> **Sayfa alıntısı**:

__________

Hayvan haklarının yılmaz savunucuları 15 Ocak 2023 tarihinde, Ankara’da, Anıtpark’ta, “Tek Ses, Tek Yürek”, Kürekle Değil,...
Hayvan haklarının yılmaz savunucuları 15 Ocak 2023 tarihinde, Ankara’da, Anıtpark’ta, “Tek Ses, Tek Yürek”, Kürekle Değil, Yürekle Geliyoruz” diyerek, “Türkiye Katılımlı BÜYÜK ANKARA Mitingi”nde buluştular.
Flamalar ve konuşmalarda, Türkiye’de, insana, hayvana ve çevreye yönelik vahşi insan şiddetine karşı şiddetsiz ve yürekli tepkileri yer aldı.
Kadın-erkek birlikteliğini, dayanışmasını öneren ve savunan birisi olarak toplananların çoğunluğunu, her yaştaki genç kadınların oluşturduğunu gördüm. Her yaştaki genç erkekler de çok fazla idi. Alanda, eş ve çocuklardan oluşan aileler ve hayvanları ile gelenler de. O hayvanları sevgi ile okşayanlar, onlarla iletişim kuranlar, konuşanlar da.

__________

> **Alıştırma görevi 1**:
Kayıtlarda "How far do the" ifadesini içeren satırdan kayıtların sonuna kadar uzanan satırları, iki uç da dahil olmak üzere, boş satırları atlayarak numaralı bir liste hâlinde yeniden yazın.

Veri kayıtları:
__________

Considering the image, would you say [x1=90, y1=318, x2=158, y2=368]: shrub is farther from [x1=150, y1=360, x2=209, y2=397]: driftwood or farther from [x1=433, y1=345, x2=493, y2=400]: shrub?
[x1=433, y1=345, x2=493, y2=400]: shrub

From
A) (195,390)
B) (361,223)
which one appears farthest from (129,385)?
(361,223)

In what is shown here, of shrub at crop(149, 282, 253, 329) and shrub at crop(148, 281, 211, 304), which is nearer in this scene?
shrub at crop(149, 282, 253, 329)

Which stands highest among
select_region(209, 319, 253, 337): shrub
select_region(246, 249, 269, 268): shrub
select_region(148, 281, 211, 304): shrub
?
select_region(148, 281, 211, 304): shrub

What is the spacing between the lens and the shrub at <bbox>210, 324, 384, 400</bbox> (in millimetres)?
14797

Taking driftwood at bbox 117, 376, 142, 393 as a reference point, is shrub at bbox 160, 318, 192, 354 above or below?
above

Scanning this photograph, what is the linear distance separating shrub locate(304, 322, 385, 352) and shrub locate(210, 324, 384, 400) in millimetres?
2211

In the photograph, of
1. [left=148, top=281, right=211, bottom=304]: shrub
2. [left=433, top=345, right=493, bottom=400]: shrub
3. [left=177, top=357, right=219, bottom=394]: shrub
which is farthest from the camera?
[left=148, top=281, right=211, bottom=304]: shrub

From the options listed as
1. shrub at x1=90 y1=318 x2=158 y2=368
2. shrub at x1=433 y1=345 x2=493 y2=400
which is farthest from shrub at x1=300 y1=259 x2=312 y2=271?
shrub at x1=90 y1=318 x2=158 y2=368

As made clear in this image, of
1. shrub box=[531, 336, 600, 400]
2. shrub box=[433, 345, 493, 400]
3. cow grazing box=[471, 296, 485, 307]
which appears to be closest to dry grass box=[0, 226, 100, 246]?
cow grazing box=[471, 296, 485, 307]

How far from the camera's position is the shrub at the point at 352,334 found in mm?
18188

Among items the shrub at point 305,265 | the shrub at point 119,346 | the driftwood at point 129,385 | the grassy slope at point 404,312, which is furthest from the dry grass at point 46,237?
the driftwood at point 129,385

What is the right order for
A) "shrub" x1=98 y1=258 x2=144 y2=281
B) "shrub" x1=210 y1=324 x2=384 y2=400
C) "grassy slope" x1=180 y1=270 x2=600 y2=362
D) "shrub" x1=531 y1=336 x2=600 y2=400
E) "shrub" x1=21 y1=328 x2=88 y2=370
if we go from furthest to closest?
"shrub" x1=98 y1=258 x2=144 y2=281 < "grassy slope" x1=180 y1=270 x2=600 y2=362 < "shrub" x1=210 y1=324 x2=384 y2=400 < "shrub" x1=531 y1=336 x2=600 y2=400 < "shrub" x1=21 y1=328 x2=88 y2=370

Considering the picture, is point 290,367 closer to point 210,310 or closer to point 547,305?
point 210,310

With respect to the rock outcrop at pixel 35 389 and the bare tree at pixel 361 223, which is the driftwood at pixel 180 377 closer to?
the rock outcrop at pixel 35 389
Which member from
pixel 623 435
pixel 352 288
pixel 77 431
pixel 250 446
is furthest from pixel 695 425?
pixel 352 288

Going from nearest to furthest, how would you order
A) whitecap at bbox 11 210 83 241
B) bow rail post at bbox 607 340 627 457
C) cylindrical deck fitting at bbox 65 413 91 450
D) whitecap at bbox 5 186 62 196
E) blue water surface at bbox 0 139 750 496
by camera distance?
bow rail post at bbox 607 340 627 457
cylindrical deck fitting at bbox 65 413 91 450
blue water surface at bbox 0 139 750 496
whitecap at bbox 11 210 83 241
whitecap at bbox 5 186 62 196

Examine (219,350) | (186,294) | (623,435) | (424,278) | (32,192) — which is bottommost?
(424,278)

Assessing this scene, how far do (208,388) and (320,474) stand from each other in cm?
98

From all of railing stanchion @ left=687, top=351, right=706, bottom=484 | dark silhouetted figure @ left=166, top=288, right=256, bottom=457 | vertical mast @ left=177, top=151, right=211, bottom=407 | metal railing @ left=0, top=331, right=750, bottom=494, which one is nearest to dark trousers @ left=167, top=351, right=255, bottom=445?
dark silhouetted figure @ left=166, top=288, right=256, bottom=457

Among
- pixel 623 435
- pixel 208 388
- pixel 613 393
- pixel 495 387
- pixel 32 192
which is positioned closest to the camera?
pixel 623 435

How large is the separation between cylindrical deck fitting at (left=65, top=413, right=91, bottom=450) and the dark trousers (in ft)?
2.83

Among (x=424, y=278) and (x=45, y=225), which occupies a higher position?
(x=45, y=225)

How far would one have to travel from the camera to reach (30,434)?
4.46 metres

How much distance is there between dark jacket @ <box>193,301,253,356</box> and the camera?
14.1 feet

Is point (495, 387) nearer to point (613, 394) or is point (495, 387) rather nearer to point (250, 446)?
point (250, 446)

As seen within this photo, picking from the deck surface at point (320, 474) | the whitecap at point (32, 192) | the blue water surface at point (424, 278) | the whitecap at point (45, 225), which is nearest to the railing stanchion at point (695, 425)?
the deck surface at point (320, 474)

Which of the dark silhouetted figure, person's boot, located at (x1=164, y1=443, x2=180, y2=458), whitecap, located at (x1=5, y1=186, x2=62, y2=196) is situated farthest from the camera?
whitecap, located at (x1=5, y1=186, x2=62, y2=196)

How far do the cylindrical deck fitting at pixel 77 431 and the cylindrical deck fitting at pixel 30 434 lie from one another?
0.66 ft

__________

> **Alıştırma görevi 2**:
Lütfen sayfa alıntısının tamamını hiçbir değişiklik yapmadan yeniden verin.

> **Çözüm 1**:
1. How far do the cylindrical deck fitting at pixel 77 431 and the cylindrical deck fitting at pixel 30 434 lie from one another?
2. 0.66 ft

> **Çözüm 2**:
Hayvan haklarının yılmaz savunucuları 15 Ocak 2023 tarihinde, Ankara’da, Anıtpark’ta, “Tek Ses, Tek Yürek”, Kürekle Değil,...
Hayvan haklarının yılmaz savunucuları 15 Ocak 2023 tarihinde, Ankara’da, Anıtpark’ta, “Tek Ses, Tek Yürek”, Kürekle Değil, Yürekle Geliyoruz” diyerek, “Türkiye Katılımlı BÜYÜK ANKARA Mitingi”nde buluştular.
Flamalar ve konuşmalarda, Türkiye’de, insana, hayvana ve çevreye yönelik vahşi insan şiddetine karşı şiddetsiz ve yürekli tepkileri yer aldı.
Kadın-erkek birlikteliğini, dayanışmasını öneren ve savunan birisi olarak toplananların çoğunluğunu, her yaştaki genç kadınların oluşturduğunu gördüm. Her yaştaki genç erkekler de çok fazla idi. Alanda, eş ve çocuklardan oluşan aileler ve hayvanları ile gelenler de. O hayvanları sevgi ile okşayanlar, onlarla iletişim kuranlar, konuşanlar da.